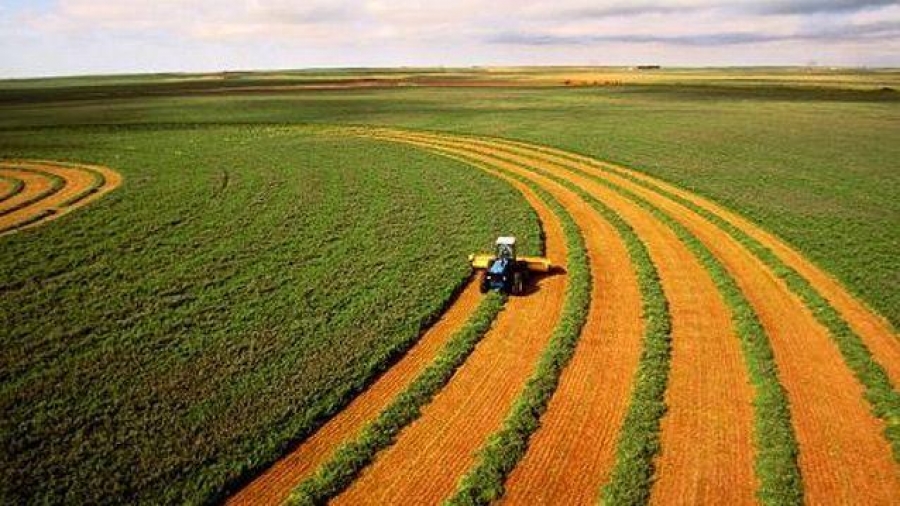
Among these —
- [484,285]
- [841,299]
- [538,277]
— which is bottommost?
[841,299]

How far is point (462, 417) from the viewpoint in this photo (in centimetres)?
1689

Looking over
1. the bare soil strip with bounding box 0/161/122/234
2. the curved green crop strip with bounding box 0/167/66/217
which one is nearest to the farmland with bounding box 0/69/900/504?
the bare soil strip with bounding box 0/161/122/234

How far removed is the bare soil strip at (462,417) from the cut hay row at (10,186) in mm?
37549

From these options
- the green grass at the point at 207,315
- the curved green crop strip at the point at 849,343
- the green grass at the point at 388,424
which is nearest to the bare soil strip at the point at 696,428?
the curved green crop strip at the point at 849,343

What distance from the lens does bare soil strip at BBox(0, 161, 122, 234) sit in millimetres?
36812

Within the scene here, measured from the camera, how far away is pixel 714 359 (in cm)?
1970

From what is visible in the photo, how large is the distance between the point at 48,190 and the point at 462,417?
40821 millimetres

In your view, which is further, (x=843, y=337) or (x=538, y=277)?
(x=538, y=277)

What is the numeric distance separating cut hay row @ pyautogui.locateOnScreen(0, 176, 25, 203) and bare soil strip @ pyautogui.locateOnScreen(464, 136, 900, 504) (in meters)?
45.6

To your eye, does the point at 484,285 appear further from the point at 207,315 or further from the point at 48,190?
the point at 48,190

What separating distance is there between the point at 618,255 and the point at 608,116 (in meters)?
68.3

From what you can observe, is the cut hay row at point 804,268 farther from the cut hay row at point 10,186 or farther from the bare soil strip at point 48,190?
the cut hay row at point 10,186

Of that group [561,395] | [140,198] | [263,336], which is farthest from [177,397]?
[140,198]

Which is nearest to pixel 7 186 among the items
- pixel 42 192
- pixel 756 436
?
pixel 42 192
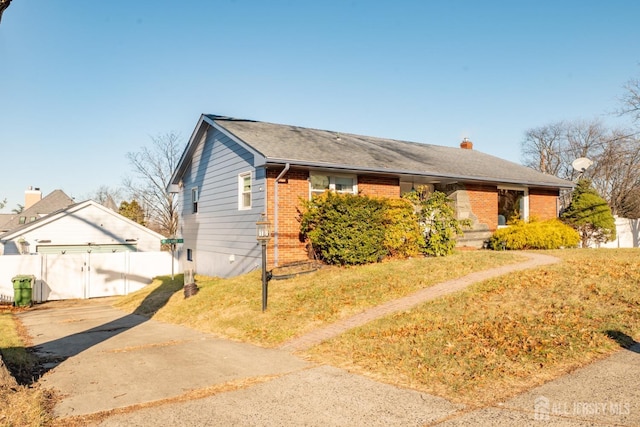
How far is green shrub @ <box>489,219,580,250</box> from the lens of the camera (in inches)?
722

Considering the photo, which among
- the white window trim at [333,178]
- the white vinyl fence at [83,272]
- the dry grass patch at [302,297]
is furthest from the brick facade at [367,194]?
the white vinyl fence at [83,272]

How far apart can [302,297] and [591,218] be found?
16.8m

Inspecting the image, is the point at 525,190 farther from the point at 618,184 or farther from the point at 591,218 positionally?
the point at 618,184

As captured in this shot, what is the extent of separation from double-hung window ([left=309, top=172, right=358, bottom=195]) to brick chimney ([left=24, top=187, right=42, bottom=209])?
134ft

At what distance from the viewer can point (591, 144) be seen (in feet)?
155

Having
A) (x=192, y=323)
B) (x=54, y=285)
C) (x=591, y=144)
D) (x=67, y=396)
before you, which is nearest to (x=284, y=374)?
(x=67, y=396)

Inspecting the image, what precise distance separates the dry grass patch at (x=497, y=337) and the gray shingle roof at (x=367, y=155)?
6.85m

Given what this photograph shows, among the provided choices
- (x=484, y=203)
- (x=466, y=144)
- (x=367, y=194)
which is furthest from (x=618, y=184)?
(x=367, y=194)

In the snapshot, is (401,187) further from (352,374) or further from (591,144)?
(591,144)

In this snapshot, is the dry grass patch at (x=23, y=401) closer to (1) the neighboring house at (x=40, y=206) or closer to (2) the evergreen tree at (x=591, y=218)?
(2) the evergreen tree at (x=591, y=218)

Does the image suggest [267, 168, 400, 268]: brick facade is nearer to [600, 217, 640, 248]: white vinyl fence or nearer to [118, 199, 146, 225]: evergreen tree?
[600, 217, 640, 248]: white vinyl fence

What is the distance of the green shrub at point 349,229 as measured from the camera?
44.8ft

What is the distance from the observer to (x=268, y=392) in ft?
19.7

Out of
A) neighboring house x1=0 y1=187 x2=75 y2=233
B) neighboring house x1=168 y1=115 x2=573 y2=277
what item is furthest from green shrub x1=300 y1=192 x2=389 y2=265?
neighboring house x1=0 y1=187 x2=75 y2=233
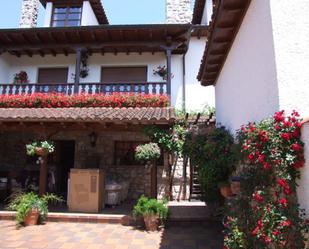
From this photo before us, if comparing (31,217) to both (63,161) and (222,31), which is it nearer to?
(63,161)

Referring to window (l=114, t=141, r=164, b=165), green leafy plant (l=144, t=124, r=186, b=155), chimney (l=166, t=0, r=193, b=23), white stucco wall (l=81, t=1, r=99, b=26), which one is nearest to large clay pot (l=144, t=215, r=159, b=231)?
green leafy plant (l=144, t=124, r=186, b=155)

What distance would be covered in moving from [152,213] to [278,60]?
4.58 meters

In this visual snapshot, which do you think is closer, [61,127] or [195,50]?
[61,127]

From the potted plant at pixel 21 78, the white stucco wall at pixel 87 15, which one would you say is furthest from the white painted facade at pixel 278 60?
the potted plant at pixel 21 78

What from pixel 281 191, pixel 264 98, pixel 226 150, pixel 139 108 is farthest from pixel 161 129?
pixel 281 191

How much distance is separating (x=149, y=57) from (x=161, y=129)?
508cm

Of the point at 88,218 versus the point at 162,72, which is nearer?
the point at 88,218

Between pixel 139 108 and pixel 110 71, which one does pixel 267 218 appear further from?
pixel 110 71

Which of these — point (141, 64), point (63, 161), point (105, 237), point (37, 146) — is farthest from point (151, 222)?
point (141, 64)

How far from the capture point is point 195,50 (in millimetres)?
11625

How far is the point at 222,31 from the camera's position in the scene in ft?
16.2

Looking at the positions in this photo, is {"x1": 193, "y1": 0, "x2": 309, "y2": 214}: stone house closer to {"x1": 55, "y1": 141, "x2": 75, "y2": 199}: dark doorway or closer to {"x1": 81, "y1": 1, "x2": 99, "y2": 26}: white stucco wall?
{"x1": 55, "y1": 141, "x2": 75, "y2": 199}: dark doorway

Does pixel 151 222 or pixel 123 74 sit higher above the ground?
pixel 123 74

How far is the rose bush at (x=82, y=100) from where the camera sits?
9.84 metres
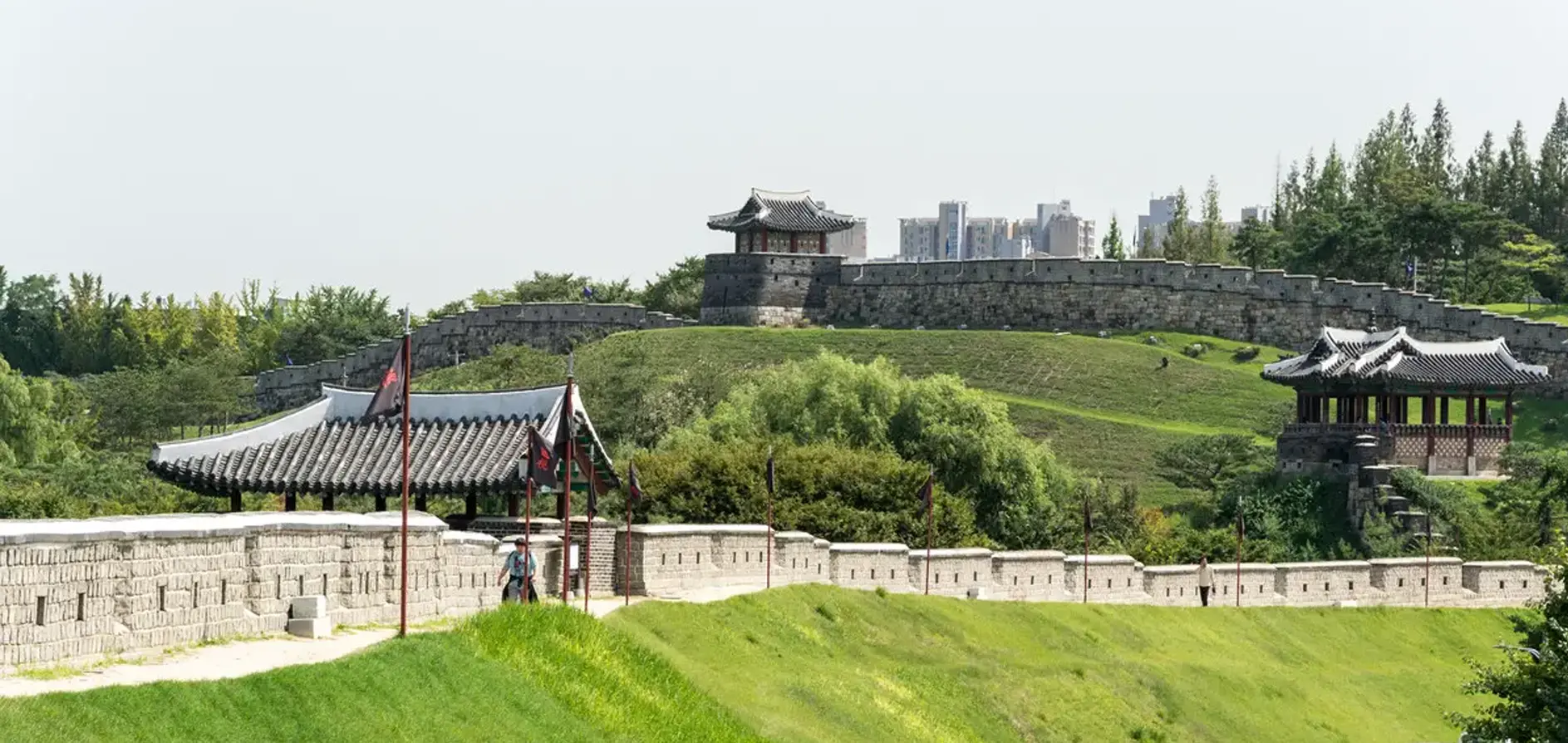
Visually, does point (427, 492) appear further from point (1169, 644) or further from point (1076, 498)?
point (1076, 498)

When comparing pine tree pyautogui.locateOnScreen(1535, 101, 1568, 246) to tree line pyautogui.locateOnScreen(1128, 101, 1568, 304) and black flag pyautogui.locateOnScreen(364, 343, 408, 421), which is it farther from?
black flag pyautogui.locateOnScreen(364, 343, 408, 421)

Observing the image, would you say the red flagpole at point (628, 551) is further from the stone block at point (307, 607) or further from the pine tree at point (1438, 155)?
the pine tree at point (1438, 155)

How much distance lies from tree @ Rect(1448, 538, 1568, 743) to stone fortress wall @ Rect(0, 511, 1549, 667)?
29.7ft

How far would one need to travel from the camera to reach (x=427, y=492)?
3481 cm

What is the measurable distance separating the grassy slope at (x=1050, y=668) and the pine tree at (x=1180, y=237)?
62.3m

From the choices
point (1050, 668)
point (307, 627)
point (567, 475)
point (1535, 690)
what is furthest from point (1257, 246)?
point (307, 627)

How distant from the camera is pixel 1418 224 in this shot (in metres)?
97.0

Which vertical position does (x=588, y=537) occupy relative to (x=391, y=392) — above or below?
below

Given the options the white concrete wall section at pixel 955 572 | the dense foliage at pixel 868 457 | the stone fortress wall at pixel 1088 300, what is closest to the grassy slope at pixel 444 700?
the white concrete wall section at pixel 955 572

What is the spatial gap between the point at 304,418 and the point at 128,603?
16611mm

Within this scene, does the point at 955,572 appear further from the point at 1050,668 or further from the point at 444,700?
the point at 444,700

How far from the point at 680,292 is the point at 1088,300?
2177 cm

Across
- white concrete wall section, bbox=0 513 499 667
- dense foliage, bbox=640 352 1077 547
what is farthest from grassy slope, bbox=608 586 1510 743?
dense foliage, bbox=640 352 1077 547

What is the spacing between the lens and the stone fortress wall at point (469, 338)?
93625mm
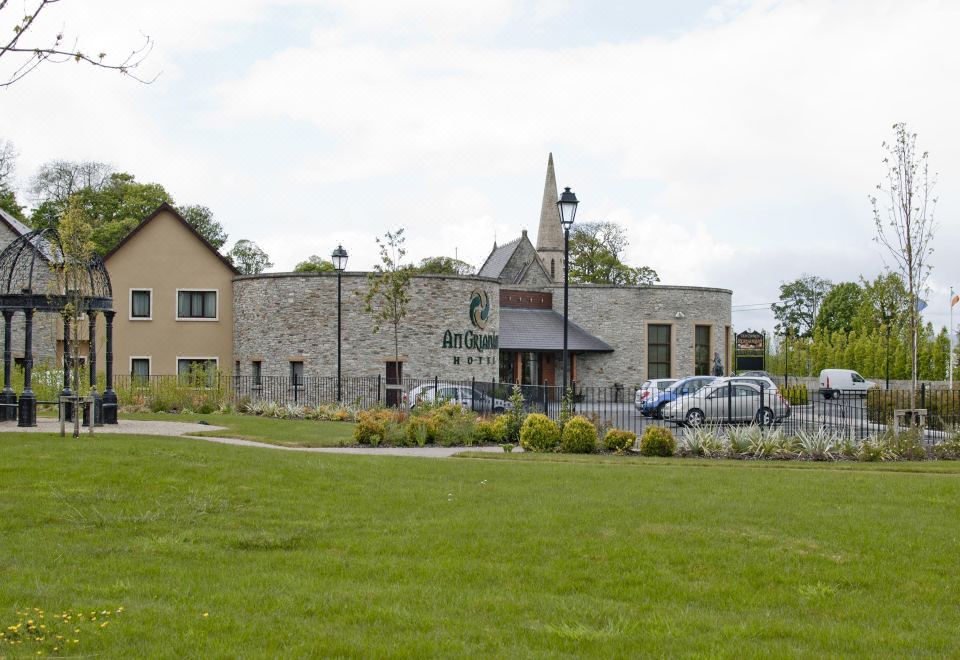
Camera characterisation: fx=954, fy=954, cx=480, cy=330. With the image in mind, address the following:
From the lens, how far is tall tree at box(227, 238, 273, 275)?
81438 mm

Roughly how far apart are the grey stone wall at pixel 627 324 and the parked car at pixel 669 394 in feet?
43.5

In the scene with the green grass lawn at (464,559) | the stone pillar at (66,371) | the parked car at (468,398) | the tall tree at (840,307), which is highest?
the tall tree at (840,307)

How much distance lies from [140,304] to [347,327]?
31.3 feet

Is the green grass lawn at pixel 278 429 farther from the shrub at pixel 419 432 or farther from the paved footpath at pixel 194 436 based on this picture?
the shrub at pixel 419 432

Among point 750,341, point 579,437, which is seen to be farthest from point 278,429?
point 750,341

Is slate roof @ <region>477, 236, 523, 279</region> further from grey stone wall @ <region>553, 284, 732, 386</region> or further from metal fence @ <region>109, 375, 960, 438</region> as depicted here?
metal fence @ <region>109, 375, 960, 438</region>

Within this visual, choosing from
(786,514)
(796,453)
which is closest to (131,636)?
(786,514)

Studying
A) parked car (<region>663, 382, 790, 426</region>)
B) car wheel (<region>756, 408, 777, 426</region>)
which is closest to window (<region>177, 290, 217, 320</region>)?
parked car (<region>663, 382, 790, 426</region>)

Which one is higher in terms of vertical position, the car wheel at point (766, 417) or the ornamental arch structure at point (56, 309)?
the ornamental arch structure at point (56, 309)

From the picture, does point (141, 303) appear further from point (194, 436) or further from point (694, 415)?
point (694, 415)

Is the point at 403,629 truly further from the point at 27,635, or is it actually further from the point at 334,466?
the point at 334,466

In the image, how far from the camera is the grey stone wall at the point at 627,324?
1891 inches

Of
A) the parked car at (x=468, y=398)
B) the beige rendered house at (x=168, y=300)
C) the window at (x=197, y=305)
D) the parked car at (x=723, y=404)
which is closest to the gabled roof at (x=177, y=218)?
the beige rendered house at (x=168, y=300)

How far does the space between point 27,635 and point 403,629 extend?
2.49 m
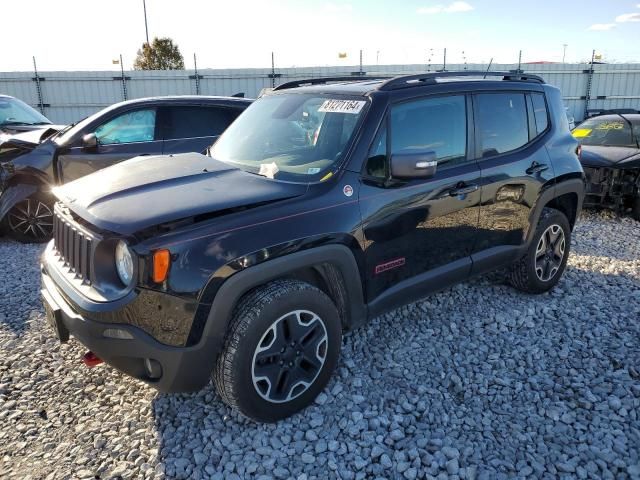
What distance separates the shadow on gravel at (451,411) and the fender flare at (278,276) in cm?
58

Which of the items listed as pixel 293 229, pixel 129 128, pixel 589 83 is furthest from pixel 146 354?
pixel 589 83

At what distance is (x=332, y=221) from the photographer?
2785mm

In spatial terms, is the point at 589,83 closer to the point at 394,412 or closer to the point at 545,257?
the point at 545,257

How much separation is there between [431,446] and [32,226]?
5.67m

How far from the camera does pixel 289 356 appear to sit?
108 inches

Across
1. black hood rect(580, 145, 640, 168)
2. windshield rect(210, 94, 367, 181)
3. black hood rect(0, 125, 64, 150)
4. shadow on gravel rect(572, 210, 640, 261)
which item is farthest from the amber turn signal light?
black hood rect(580, 145, 640, 168)

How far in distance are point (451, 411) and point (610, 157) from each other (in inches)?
231

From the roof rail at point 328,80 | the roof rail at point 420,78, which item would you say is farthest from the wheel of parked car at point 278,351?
the roof rail at point 328,80

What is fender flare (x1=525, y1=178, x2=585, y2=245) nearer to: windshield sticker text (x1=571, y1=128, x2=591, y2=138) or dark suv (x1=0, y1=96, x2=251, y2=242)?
dark suv (x1=0, y1=96, x2=251, y2=242)

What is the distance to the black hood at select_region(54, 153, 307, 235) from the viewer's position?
8.04ft

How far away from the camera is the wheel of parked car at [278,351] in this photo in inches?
99.2

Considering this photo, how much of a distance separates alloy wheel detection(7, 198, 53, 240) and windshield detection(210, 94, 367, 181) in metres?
3.61

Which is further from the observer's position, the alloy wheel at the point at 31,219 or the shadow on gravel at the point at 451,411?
the alloy wheel at the point at 31,219

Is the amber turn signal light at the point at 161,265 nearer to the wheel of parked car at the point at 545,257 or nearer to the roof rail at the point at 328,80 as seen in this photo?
the roof rail at the point at 328,80
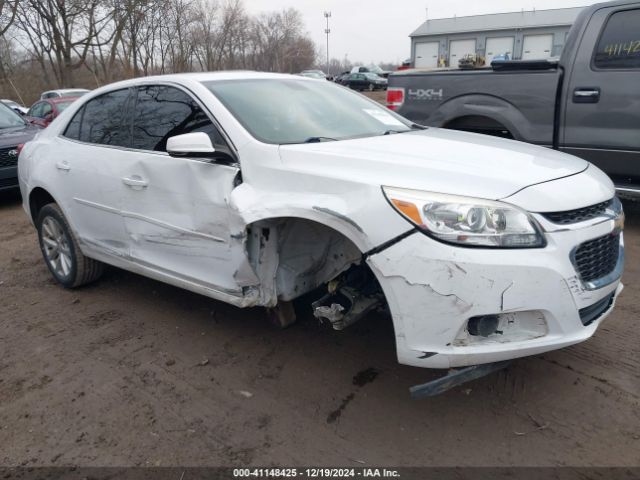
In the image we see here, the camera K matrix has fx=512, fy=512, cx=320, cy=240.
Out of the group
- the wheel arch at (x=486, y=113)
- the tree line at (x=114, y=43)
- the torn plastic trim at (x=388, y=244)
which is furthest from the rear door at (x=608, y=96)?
the tree line at (x=114, y=43)

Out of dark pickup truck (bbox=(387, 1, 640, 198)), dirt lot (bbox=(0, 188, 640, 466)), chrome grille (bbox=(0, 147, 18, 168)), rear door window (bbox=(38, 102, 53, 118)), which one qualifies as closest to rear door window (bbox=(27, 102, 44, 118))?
rear door window (bbox=(38, 102, 53, 118))

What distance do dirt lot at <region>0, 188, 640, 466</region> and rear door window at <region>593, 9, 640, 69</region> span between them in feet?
7.61

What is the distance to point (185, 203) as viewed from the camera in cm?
306

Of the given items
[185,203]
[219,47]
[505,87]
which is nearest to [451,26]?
[219,47]

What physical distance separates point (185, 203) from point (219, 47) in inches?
1860

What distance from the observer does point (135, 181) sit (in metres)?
3.36

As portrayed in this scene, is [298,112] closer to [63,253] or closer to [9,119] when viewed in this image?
[63,253]

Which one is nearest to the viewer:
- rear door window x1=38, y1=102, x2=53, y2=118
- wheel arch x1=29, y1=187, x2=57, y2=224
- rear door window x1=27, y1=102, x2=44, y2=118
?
wheel arch x1=29, y1=187, x2=57, y2=224

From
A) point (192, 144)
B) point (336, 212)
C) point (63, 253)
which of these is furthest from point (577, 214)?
point (63, 253)

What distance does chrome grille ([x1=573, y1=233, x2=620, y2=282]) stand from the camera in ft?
7.47

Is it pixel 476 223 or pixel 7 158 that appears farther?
pixel 7 158

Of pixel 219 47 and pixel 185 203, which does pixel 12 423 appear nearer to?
pixel 185 203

_____

WORK TO BE COMPLETED: Only the lines from the one that contains "In the image we" to the end of the data should be output, exactly as they appear.

RIGHT ANSWER:
In the image we see here, the camera K matrix has fx=512, fy=512, cx=320, cy=240.
Out of the group
- the wheel arch at (x=486, y=113)
- the tree line at (x=114, y=43)
- the torn plastic trim at (x=388, y=244)
which is furthest from the rear door at (x=608, y=96)?
the tree line at (x=114, y=43)

Out of dark pickup truck (bbox=(387, 1, 640, 198)), dirt lot (bbox=(0, 188, 640, 466)), chrome grille (bbox=(0, 147, 18, 168)), rear door window (bbox=(38, 102, 53, 118)), which one qualifies as closest to rear door window (bbox=(27, 102, 44, 118))?
rear door window (bbox=(38, 102, 53, 118))

What distance do dirt lot at <region>0, 188, 640, 466</region> and rear door window at <region>593, 9, 640, 69</region> span between them in feet?
7.61

What is the distance to point (185, 203) as viewed from the camera in cm?
306

Of the given items
[185,203]
[219,47]
[505,87]
which is nearest to [451,26]?
[219,47]

What physical distance separates point (185, 203) from point (219, 47) in inches?
1860

What distance from the observer does point (135, 181) sit (in metres)?
3.36

As portrayed in this scene, is [298,112] closer to [63,253] or closer to [9,119] when viewed in this image?
[63,253]

Which one is nearest to the viewer:
- rear door window x1=38, y1=102, x2=53, y2=118
- wheel arch x1=29, y1=187, x2=57, y2=224
- rear door window x1=27, y1=102, x2=44, y2=118
?
wheel arch x1=29, y1=187, x2=57, y2=224

From
A) point (192, 144)
B) point (336, 212)
C) point (63, 253)
which of these is furthest from point (577, 214)?
point (63, 253)

What distance does chrome grille ([x1=573, y1=233, x2=620, y2=282]) stand from the camera in ft?
7.47

Is it pixel 476 223 or pixel 7 158 that appears farther?
pixel 7 158

Of pixel 219 47 and pixel 185 203, which does pixel 12 423 appear nearer to?
pixel 185 203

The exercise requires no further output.